── RECORDS FOR THE TASK ──

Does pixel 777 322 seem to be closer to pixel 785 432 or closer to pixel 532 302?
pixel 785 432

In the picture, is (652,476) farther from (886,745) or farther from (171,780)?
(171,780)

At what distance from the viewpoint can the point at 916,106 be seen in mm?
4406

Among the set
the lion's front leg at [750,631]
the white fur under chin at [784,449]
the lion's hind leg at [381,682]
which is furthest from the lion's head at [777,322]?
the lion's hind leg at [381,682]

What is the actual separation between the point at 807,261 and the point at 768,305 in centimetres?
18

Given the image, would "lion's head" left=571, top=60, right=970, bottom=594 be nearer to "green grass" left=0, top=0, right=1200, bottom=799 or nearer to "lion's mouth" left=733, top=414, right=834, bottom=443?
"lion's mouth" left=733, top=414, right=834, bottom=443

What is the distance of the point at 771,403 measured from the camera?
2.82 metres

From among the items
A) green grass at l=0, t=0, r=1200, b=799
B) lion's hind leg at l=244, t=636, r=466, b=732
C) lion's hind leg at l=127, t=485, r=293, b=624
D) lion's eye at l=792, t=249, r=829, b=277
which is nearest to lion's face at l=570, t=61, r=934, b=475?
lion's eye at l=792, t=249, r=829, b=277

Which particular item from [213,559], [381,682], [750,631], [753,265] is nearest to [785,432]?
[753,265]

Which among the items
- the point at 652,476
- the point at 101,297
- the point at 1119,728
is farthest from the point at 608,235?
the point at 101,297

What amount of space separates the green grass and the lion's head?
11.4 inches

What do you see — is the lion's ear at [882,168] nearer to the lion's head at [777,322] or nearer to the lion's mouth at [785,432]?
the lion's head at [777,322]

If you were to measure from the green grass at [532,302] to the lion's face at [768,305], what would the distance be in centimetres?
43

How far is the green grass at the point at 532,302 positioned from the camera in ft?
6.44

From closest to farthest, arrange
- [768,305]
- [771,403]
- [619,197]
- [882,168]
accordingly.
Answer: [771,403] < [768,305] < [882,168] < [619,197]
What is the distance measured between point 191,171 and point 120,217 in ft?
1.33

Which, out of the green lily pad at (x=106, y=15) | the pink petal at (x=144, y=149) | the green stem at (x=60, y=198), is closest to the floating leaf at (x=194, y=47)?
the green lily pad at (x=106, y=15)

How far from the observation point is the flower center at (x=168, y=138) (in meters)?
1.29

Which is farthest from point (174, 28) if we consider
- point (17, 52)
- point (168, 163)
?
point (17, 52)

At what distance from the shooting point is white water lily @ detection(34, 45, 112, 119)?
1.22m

───

**THE PROBLEM:**
Please arrange everything in the records above from the line containing "In the picture, is" down to the line containing "11.4 inches", both ends included, as a JSON list of strings with one string per line and blank lines left out.

**TASK RESPONSE:**
[
  "In the picture, is (652,476) farther from (886,745) or farther from (171,780)?",
  "(171,780)",
  "At what distance from the viewpoint can the point at 916,106 be seen in mm?",
  "4406",
  "Among the set",
  "the lion's front leg at [750,631]",
  "the white fur under chin at [784,449]",
  "the lion's hind leg at [381,682]",
  "which is furthest from the lion's head at [777,322]?",
  "the lion's hind leg at [381,682]",
  "What is the actual separation between the point at 807,261 and the point at 768,305 in centimetres?",
  "18",
  "Given the image, would \"lion's head\" left=571, top=60, right=970, bottom=594 be nearer to \"green grass\" left=0, top=0, right=1200, bottom=799 or nearer to \"lion's mouth\" left=733, top=414, right=834, bottom=443?",
  "\"lion's mouth\" left=733, top=414, right=834, bottom=443",
  "What is the distance of the point at 771,403 measured from the camera?",
  "2.82 metres",
  "From among the items",
  "A) green grass at l=0, t=0, r=1200, b=799",
  "B) lion's hind leg at l=244, t=636, r=466, b=732",
  "C) lion's hind leg at l=127, t=485, r=293, b=624",
  "D) lion's eye at l=792, t=249, r=829, b=277",
  "which is nearest to lion's face at l=570, t=61, r=934, b=475?",
  "lion's eye at l=792, t=249, r=829, b=277",
  "Which particular item from [213,559], [381,682], [750,631], [753,265] is nearest to [785,432]?",
  "[753,265]",
  "Which among the items",
  "- the point at 652,476",
  "- the point at 101,297",
  "- the point at 1119,728",
  "is farthest from the point at 608,235?",
  "the point at 101,297",
  "What amount of space separates the green grass and the lion's head?",
  "11.4 inches"
]